When accepting an apartment, it is necessary to take an inspection sheet from the developer (sometimes it is called a defective statement). It contains all the violations that were identified during the examination. The defective statement precedes the signing of the acceptance certificate.

The floor, layout and area of the apartment, in fact, must coincide with the design values. When accepting an apartment in a new building, it is necessary to check the entrance, doors and windows of the apartment, floor and ceiling, ventilation system, electrical wiring and appliances, heating and thermal insulation, finishing (if the apartment is rented out with finishing).

What you need to pay attention to when inspecting a property:

At the entrance, the exterior, decoration and lighting, the performance of the elevators are examined.

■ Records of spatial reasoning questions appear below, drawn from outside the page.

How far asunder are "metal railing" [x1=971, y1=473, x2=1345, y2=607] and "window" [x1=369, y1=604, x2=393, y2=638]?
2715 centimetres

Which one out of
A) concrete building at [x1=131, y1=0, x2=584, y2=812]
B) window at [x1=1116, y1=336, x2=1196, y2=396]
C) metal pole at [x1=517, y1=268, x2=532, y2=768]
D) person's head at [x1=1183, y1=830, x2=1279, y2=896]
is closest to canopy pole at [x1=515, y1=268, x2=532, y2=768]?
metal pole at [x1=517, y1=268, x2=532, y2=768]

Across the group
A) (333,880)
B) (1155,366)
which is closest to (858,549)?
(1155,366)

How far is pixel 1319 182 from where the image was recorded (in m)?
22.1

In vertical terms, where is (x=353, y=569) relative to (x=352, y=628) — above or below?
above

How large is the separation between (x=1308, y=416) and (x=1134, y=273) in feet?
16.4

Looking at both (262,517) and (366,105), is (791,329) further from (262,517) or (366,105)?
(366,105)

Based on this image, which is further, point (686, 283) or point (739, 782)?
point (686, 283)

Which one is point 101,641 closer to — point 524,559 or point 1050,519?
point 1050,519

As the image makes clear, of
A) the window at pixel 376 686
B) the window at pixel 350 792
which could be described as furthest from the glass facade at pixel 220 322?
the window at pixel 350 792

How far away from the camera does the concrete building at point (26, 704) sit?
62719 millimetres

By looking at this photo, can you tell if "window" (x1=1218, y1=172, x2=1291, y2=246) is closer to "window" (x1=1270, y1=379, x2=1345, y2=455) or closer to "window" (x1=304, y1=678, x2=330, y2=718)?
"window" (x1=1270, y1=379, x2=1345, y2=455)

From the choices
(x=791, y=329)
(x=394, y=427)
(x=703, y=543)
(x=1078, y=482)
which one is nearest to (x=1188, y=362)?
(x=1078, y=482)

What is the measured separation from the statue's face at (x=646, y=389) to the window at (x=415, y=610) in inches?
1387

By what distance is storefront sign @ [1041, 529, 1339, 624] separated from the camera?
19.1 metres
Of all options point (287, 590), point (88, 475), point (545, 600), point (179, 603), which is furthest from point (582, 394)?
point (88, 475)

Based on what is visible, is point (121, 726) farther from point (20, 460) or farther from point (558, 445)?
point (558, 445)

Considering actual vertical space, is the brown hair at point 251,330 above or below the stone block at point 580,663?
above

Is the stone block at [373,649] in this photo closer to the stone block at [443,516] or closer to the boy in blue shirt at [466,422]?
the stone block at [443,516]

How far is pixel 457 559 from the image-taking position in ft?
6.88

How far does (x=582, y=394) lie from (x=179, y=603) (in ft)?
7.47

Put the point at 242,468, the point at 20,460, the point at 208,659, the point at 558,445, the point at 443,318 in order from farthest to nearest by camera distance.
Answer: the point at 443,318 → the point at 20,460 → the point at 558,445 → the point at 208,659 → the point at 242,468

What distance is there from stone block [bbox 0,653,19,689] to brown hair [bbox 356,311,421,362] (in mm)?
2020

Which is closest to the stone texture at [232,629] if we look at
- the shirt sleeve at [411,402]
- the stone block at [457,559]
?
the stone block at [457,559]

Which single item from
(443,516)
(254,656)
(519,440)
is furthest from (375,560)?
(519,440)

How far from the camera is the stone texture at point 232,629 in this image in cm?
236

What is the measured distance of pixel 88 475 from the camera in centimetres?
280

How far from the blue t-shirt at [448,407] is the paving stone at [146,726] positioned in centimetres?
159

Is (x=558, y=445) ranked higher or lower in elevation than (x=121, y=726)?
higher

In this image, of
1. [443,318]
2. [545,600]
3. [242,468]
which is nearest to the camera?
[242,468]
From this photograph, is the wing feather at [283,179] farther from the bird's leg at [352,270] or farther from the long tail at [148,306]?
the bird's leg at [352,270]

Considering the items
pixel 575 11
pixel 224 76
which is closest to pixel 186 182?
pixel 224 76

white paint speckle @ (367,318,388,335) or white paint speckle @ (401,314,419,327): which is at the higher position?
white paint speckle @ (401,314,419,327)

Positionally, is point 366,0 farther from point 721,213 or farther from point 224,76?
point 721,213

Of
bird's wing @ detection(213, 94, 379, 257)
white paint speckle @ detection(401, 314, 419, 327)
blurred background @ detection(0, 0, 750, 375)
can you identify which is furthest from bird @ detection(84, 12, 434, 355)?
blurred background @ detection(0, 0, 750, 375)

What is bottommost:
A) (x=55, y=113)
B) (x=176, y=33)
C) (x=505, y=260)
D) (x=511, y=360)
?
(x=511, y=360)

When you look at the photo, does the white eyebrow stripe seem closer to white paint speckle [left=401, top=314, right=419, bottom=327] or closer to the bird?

Door frames must be level and installed vertically.

Double-glazed windows should come off smoothly, the window opening should not have distortions, all window fittings should be intact.

The height of the ceiling should match in several corners, the color of the ceiling should be even without traces of moisture, cracks and drops.

The level of the screed on the floor should be checked with a building level; there should be no cracks or voids on the floor.

The walls should be without obvious vertical deviations, there should be no cracks in the corners.

When accepting an apartment, the developer must have ventilation vents; there should be ventilation draft in the vents.

All rooms must have light, sockets must be in working order, the bell must be functional, the electrical panel must have an RCD and a counter.

Thermostats must rotate smoothly, all pipe connections must be welded, plumbing must be functional.

The provided interior decoration must be of high quality: the wallpaper must not have bubbles, the pattern on the walls is the same, the laminate has no bulges and dips, etc.

It is important to understand that if the developer does not provide any documents, or sabotages any actions, there is no need to endlessly call him and swear, so the buyer will only lose time and nerves, communicate in writing exclusively using the details specified in the contract, e-mail, Russian post by the address. When sending correspondence by Russian post, we recommend doing this also electronically, the Russian Post provides such a service, in which case the buyer will be able to fully retain evidence of what he sent, what text was in the letter, when he sent it and to whom. If it is not possible to send correspondence electronically, do not worry! The buyer can send correspondence by letters at the post office, while we strongly advise the buyer to draw up an attachment inventory sheet, which indicates briefly what the buyer sent to the Developer. Receipts and a list of the enclosure for the shipment must be kept by the buyer, this is important.